Using the Airthings Wave Mini to fight against mold in your smart home
Air quality sensor gains mold detection feature via a software update
Airthings, a producer of home air quality monitors, recently updated its smallest product, the Wave Mini, with the ability to track the risk of mold growth.
At GearBrain were already fans of the $80 Wave Mini, which we reviewed in February 2020 before the mold tracking feature was added. We gave the sensor 4.5 stars out of five and praised its compact design, low cost and its ability to monitor temperature, humidity and volatile organic compounds.
In November, we have revisited the Wave Mini to try out its new mold tracking feature. Here's how we got on:
First off, setting up the Wave Mini is the same as ever. This means inserting the three included AA batteries, installing the Airthings smartphone app, and connecting it to your phone using Bluetooth.
From there it's a waiting game. The sensor asks that you leave it to calibrate for seven days, so for those looking to set up their Airthings system in a rush, you'll just have to be patient. During those seven days you can open the app and check the data the Wave Mini is recording, but its estimates for the quality of your air might be a little off until calibration is completed.
Thankfully this is a one-off process and after a week the sensor takes just a couple of seconds to relay its data each time you open the phone app. This data includes an overall report for your air quality, which will be categorized as good, medium or bad. These are shown by a green, yellow or red light that appears on the Wave Mini itself when you wave a hand at it.
The Airthings Wave Mini and Airthings smartphone appGearBrain
The app also shows the ambient temperature and humidity, plus the current number of volatile organic compounds (VOCs) as a parts per billion figure, as well as the rolling 48 hour average. Your average humidity and temperature are also shown, with graphs showing how each metric rises and falls over the last 48 hours, week, month and year.
But what's new here is the 'mold risk' indicator. This takes a couple of days to calibrate, then awards a score running from zero to 10, with a higher number meaning an increased risk of mold in the Wave Mini's location. This figure is also plotted over time and the indicator turns from red to green with a score above three, then to red if the score is between five and 10.
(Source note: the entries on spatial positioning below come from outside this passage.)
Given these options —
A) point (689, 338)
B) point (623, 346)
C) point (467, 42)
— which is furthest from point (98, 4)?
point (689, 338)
A score of between three and five suggests mold could begin to grow on vulnerable materials like textiles and wood, while a score between five and 10 indicates a high mold risk on all types of material.
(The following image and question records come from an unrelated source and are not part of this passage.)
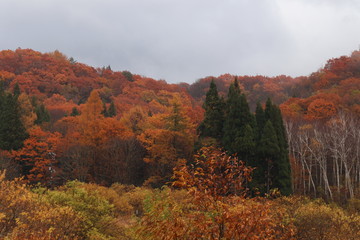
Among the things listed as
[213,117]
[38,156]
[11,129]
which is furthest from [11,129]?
[213,117]

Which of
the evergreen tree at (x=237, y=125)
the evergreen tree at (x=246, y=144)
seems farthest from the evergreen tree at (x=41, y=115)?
the evergreen tree at (x=246, y=144)

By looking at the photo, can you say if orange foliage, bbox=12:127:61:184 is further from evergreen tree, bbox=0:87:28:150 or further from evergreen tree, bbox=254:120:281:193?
evergreen tree, bbox=254:120:281:193

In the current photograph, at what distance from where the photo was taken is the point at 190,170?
20.4ft

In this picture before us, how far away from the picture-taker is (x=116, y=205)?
1542 cm

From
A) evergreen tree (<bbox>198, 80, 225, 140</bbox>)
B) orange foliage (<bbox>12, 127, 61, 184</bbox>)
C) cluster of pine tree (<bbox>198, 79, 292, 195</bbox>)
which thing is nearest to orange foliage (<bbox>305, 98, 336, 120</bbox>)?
cluster of pine tree (<bbox>198, 79, 292, 195</bbox>)

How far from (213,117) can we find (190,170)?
19806 mm

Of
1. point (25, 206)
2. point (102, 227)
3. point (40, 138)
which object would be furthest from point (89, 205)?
point (40, 138)

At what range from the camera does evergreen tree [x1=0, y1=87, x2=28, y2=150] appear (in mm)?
26625

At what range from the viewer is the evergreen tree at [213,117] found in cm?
2542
Airthings recommends that, for mold risk tracking, the Wave Mini should be placed where mold is most likely. This includes on a windowsill, on the floor next to an external wall, behind furniture, or inside cupboards or access doors fitted to your external walls. Being wireless, the device could also be put in a campervan, boat, or anywhere else mold can spread.
This is all useful information, especially if you have had mold problems in the past and want to keep tabs on the effectiveness of remedial work you have done. If the score increases, you'll want to get to work again in a bid to prevent mold from growing back.
Readings from the Airthings smartphone appGearBrain
But there is an important caveat here. The Wave Mini does not detect actual mold spores in the air. Instead, it uses an algorithm that analyzes temperature and humidity readings to estimate how fast mold could grow in your the home's current condition.
Airthings also says the sensor is designed to overestimate your mold risk; that way, you will be alerted as soon as vulnerable materials like fabric are threatened. If you are getting a score of three or four in a bathroom with its walls covered in tiles, then your actual risk is lower than a score of three in a lounge full of soft furnishings.
I set up the Wave Mini in my bedroom, which is also where I have my home office and therefore the room I use the most. After eight days of use, the mold risk score reassuringly stayed at zero. I haven't had mold problems in the year I have lived in this apartment, but seeing that score gave me a good sense of relief.
Equally, had the score been above three, I would have potentially discovered a mold problem before it became visible and long before it became a risk to my possessions and my health.
In short, while Airthings' mold risk update doesn't actually track mold spores themselves, it's a useful (and free) new metric that I'm sure buyers of the Wave Mini will greatly appreciate. Especially if they have recently dealt with a mold problem and want to know if it has reappeared or remains under control.